I blasted up the two-lane like...well...like a fella on his way to see his girl. It was still hot and between Casa Grande and Gilbert there is a pretty good grade you gotta climb, adding to the heat problem with my little engine. Over the top and a gentle coast past the flower fields where Japanese flower growers have made best use of the desert for generations. I got up on the freeway at 40th Street and survived the aroma from the stockyard, which soon became pleasant compared to the aroma wafting out of the rendering plant that was just up ahead. With no A/C, I had to keep the windows all the way down and got full value from all those wonderful smells. Just past 19th Avenue the freeway turns north and a little beyond that was the well-known Goodyear sign (anyone who has been on the Black Canyon Freeway will remember seeing it, the time and temperature in 8-feet-tall figures). It was almost 9:00pm, the Goodyear sign informed me, and the temperature was 112...at nine oclock at night...I couldn't even see the green!
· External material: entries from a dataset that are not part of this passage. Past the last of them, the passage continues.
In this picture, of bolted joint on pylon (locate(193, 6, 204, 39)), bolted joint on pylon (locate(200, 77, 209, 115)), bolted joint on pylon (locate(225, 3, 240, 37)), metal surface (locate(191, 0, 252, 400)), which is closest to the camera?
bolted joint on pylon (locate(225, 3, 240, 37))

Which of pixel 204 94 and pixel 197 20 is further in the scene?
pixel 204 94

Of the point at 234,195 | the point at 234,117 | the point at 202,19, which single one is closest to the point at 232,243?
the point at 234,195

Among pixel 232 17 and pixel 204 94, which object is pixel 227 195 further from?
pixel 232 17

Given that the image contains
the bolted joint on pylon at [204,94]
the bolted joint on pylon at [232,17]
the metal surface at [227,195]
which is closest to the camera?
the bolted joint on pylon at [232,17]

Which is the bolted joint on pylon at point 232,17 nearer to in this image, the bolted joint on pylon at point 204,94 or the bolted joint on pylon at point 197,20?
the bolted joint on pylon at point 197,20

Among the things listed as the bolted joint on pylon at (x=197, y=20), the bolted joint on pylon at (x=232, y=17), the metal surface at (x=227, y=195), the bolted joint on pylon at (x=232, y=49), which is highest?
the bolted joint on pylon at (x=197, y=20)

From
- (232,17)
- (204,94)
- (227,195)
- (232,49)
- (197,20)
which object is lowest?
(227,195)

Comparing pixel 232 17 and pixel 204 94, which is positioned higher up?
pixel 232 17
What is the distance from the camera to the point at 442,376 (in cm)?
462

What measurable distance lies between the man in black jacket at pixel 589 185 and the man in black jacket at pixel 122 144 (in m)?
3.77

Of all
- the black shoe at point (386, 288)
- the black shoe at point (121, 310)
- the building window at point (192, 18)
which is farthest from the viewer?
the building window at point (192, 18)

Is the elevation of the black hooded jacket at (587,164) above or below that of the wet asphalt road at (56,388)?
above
I am not sure how I found her Grandpa's house. But when I did, she wasn't there. Her grandpa was an interesting old guy; when he determined I was in the Army he allowed me to come in and wait for her. We talked Army stuff; he had been a tanker in WWI and was pretty hard of hearing because of it. He had worked as a railroad mail clerk until he retired. MamaCharlie finally showed up; he had been out to dinner with her Dad. She was kinda glad to see me, I think. We sat in Grandpa's living room for a while just talking; as I was looking at her, she seemed to glow. I don't recall much of what the conversation was about, but I remember thinking that the drive, the heat, the smells, the 130 extra miles, were worth it. I was hooked. Now, more than 40 years later, whenever I am not with her, I get that "Tucson" feeling...nothing is any fun without her. I look in the mirror and see the wreckage the years have left on those two cute kids that used to roar around Tucson in the green Goat, hang out a Randolph Park with buddies. I start to feel sorry for myself. I am getting older by the minute. Then I hug Mamacharlie and close my eyes and I get the "Phoenix" feeling...it is worth the trip.